ALBUQUERQUE, N.M. — Sandia National Laboratories is doing what it hasn’t done in decades: extending the life of a nuclear warhead at the same time the U.S. Air Force develops a replacement cruise missile that will carry the weapon.
The goal of the W80-4 Life Extension Program (LEP) is refurbishing the W80 warhead with replacement components for aging technology and components that have limited lifespans. Sandia’s California site is responsible for development of non-nuclear components and subsystems and for systems integration. Lawrence Livermore National Laboratory is responsible for the refurbishment of the nuclear explosive package and joint development of detonators with safety features.
“The LEP will update the interface between the warhead and the missile to meet current Air Force standards and requirements, assuring nuclear safety and security,” said Paul Spence, who joined the program in February as manager of the W80-4 Systems Integration department. The W80-4 LEP builds on programs that began more than a decade ago.
The W80-4 LEP is moving from the concept phase, which includes system architecture development, mechanical layout and preliminary component design, to the feasibility study phase, which includes more detailed design work, maturing component technologies and fabricating prototype hardware. The feasibility study phase, officially known as Phase 6.2, was approved July 23 by the Nuclear Weapons Council (NWC).
A life extension program refurbishes aging components that are reaching the end of their service life. Scientists and engineers make decisions to reuse, remanufacture or redesign weapons components. A reused component is requalified to go back into a weapon without change. A component that’s determined to be past its original life is remanufactured to the original specifications. However, if some components can’t be remade to those specifications because the parts aren’t available anymore, Sandia redesigns them using modern parts.
In August 2014, the NWC, which coordinates stockpile activities for the Department of Defense and the National Nuclear Security Administration, chose the W80-4 as the warhead for the Long Range Stand Off missile, the Air Force’s successor to the current Air Launched Cruise Missile.
“Developing both at the same time requires a lot of cooperation and coordination between Sandia and the Air Force,” Spence said. The last time a missile and warhead were developed and fielded concurrently was in the late 1980s with the W87 and W88 and the ballistic missiles on which they are carried.
Based on the president’s budget request, the W80-4 LEP budget would increase in fiscal year 2016. The systems integration element of the program expects staffing to increase next year and again the following year, which Spence said requires accelerated hiring in multiple fields from engineering to computer modeling and simulation. “We will develop the next generation of weapon scientists and engineers and give them hands-on experience in a system development and integration program,” he said.
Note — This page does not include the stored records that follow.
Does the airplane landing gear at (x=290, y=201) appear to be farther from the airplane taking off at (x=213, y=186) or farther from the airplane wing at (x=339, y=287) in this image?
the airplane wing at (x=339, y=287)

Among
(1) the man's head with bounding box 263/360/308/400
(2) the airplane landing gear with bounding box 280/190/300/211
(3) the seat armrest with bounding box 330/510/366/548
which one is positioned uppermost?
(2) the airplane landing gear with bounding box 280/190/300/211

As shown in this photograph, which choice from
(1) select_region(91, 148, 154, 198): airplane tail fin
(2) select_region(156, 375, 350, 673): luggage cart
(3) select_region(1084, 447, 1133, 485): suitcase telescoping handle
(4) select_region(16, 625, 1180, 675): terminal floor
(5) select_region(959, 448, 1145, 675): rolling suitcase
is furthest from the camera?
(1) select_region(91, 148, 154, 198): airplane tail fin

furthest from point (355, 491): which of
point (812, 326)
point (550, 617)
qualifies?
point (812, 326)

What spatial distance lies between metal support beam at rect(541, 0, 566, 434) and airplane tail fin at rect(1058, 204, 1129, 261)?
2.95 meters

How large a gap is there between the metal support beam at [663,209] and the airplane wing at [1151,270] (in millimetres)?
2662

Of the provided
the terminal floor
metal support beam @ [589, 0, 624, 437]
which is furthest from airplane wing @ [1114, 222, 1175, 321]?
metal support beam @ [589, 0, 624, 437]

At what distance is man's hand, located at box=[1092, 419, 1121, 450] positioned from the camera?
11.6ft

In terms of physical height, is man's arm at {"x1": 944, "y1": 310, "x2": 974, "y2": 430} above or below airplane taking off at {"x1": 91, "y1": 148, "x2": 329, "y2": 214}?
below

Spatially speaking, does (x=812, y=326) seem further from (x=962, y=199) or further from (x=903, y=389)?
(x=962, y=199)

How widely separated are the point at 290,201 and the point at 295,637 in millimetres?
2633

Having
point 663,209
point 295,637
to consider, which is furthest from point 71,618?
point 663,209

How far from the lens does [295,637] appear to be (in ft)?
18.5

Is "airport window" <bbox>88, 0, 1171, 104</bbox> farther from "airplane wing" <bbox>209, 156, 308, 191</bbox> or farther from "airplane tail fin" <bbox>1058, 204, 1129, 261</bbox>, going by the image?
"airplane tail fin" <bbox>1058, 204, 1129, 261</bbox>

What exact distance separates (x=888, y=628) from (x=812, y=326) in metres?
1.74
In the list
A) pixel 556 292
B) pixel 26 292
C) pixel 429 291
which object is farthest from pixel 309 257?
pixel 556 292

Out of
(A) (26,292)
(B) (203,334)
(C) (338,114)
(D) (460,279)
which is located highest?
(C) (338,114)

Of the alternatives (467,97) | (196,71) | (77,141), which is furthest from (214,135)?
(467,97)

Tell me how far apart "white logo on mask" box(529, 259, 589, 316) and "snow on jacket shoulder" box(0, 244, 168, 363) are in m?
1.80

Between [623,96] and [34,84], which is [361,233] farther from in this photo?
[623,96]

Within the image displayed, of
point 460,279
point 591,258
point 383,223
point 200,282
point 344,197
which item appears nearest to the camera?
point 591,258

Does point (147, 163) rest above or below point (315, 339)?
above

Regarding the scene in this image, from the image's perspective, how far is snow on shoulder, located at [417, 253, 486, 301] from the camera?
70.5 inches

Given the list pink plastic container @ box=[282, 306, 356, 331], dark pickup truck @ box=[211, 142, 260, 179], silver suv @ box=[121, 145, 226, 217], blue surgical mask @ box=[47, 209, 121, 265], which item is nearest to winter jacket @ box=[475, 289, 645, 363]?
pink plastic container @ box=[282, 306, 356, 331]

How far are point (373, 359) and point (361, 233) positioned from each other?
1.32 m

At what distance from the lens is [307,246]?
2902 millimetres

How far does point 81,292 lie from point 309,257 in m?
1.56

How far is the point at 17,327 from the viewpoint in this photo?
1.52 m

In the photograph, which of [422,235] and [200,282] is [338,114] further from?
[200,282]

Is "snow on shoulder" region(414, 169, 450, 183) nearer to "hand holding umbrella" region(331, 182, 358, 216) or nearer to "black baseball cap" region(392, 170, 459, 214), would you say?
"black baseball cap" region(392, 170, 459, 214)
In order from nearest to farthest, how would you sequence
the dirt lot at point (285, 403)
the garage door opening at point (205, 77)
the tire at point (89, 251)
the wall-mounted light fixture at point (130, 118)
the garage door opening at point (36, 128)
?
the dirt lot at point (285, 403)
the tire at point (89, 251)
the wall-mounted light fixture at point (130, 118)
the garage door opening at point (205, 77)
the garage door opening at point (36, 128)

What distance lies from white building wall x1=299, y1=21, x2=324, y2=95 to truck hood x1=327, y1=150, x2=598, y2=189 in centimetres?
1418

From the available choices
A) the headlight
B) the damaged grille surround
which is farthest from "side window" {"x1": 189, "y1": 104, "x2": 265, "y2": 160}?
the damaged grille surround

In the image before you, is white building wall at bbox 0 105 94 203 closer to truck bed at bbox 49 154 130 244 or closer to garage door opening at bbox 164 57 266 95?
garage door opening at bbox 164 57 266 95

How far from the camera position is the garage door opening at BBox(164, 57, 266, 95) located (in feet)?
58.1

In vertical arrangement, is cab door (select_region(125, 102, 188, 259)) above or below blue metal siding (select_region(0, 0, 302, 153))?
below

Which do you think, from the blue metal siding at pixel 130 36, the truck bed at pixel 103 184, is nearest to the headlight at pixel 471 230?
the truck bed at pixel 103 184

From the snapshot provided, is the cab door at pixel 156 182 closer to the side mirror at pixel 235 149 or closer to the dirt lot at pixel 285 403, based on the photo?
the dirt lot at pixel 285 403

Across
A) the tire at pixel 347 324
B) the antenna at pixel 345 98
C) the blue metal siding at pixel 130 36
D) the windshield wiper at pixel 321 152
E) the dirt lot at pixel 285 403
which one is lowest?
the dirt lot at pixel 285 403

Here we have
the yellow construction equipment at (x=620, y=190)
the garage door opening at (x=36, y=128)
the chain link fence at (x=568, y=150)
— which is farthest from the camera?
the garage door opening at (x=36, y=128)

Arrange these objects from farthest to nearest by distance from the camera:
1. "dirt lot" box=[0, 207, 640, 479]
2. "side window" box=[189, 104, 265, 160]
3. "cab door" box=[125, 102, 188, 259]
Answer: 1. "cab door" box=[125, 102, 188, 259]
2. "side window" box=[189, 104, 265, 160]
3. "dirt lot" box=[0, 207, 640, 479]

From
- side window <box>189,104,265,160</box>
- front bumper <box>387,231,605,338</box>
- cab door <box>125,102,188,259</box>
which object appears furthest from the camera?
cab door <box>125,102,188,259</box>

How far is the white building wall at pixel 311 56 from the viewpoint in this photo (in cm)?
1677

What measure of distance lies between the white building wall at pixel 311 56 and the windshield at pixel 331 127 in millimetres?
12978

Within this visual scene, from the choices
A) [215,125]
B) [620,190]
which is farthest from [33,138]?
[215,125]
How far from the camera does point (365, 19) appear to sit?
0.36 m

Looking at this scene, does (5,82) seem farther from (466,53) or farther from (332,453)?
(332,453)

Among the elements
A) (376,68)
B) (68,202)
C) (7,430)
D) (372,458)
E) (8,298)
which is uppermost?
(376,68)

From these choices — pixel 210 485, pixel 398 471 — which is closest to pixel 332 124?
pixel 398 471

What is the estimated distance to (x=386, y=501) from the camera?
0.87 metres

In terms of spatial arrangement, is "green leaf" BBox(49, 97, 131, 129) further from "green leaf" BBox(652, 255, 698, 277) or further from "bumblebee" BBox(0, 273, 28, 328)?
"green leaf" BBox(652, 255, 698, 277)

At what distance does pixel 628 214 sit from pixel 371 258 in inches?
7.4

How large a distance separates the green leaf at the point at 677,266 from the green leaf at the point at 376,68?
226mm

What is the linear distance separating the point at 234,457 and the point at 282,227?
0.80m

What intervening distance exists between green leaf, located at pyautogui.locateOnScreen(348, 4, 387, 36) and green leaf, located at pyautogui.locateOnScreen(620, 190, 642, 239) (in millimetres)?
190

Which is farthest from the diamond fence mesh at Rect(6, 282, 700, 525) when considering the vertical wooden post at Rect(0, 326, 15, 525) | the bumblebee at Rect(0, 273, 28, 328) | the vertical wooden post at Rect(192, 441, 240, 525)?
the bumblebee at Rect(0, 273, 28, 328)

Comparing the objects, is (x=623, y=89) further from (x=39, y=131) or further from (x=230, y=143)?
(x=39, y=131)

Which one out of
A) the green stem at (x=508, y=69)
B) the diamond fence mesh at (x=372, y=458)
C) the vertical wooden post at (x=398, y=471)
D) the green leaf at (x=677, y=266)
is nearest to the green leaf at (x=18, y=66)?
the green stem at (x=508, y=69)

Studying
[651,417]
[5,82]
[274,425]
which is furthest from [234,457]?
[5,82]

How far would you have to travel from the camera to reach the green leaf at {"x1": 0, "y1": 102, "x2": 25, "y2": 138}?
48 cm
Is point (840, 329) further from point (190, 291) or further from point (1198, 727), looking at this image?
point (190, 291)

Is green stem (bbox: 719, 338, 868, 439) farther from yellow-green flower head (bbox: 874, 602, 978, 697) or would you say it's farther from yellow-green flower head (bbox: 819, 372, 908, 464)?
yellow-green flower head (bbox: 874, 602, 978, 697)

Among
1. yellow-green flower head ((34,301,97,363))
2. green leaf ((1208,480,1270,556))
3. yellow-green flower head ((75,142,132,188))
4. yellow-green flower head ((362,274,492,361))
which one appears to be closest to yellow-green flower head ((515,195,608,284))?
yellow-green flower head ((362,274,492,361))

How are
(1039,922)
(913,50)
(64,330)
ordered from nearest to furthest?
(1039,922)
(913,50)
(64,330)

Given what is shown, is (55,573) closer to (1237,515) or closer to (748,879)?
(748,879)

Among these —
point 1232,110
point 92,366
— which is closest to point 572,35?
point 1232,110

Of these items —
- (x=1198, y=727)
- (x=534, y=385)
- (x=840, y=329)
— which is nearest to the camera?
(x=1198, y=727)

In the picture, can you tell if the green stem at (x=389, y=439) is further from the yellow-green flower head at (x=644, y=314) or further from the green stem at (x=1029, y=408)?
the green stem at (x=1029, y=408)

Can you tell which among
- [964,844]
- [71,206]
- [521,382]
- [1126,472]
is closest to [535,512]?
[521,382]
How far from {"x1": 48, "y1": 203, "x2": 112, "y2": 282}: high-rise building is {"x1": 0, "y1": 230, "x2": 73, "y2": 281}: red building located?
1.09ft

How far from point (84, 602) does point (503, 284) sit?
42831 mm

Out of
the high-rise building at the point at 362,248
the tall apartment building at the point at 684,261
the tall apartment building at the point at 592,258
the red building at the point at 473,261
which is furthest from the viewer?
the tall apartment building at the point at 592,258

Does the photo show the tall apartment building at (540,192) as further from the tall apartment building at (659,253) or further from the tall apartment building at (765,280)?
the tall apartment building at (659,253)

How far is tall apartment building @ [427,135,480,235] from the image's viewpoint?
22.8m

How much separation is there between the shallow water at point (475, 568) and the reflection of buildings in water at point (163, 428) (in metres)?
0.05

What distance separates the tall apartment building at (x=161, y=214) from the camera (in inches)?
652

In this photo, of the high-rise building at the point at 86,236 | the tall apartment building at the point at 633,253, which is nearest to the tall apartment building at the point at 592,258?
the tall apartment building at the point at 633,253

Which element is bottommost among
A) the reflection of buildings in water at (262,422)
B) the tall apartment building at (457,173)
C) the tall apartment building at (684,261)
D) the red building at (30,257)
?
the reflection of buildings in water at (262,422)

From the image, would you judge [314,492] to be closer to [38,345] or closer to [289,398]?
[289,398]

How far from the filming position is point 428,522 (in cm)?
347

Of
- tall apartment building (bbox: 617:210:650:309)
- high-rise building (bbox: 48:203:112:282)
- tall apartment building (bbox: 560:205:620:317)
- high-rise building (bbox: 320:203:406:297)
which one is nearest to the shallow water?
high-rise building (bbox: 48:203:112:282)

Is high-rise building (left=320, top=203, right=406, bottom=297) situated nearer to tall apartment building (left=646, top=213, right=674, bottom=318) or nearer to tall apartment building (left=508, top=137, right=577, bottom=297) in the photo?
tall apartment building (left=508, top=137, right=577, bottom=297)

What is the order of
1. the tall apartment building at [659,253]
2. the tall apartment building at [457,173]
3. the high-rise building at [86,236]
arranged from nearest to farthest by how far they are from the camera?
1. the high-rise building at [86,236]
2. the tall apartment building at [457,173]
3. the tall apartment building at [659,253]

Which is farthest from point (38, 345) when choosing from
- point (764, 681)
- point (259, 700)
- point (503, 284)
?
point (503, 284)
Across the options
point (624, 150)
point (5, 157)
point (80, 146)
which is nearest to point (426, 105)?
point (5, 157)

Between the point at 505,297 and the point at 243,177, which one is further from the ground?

Teams, shared resources necessary to succeed
After nuclear testing ended in 1992, the U.S. began extending the life of existing warheads rather than developing new ones for the stockpile. Because many of those on the W80-4 team have been at Sandia for less than a decade, they are working with more experienced staff on the warhead program. The program also is taking advantage of experience gained in other ongoing life extension programs at Sandia.
The W80-4 LEP requires Sandia to coordinate development work with the B61-12 LEP, the W88 ALT (Alteration) 370 and the Mark 21 Fuze Replacement programs. The four programs will share the labs’ resources, everything from microchip fabrication at the Microsystems and Engineering Sciences Applications complex to computational simulations to large-scale testing at Sandia’s major environmental test facilities.
Originally, the W80-4 program was to begin producing weapons for the stockpile in 2027, but this year that milestone was moved up to 2025. “The schedule has been compressed and we have less time to do the development work we need to do, so that’s also going to be a challenge we will meet,” Spence said.
The W80-4 LEP is likely to become the largest weapons system development and integration effort at the California site in two decades. The W80 was originally developed by Los Alamos and Sandia, with the first units fielded in 1982.
“It’s exciting to have the program in the Livermore Valley. It’s important … to collaborate closely with Lawrence Livermore and production agencies like the National Security Campus in Kansas City,” Spence said. “Sandia will also work with Pantex, Savannah River [Site] and others. There will be lots of interactions to build on and grow.”
Sandia National Laboratories is a multi-program laboratory operated by Sandia Corporation, a wholly owned subsidiary of Lockheed Martin Corp., for the U.S. Department of Energy’s National Nuclear Security Administration. With main facilities in Albuquerque, N.M., and Livermore, Calif., Sandia has major R&D responsibilities in national security, energy and environmental technologies and economic competitiveness.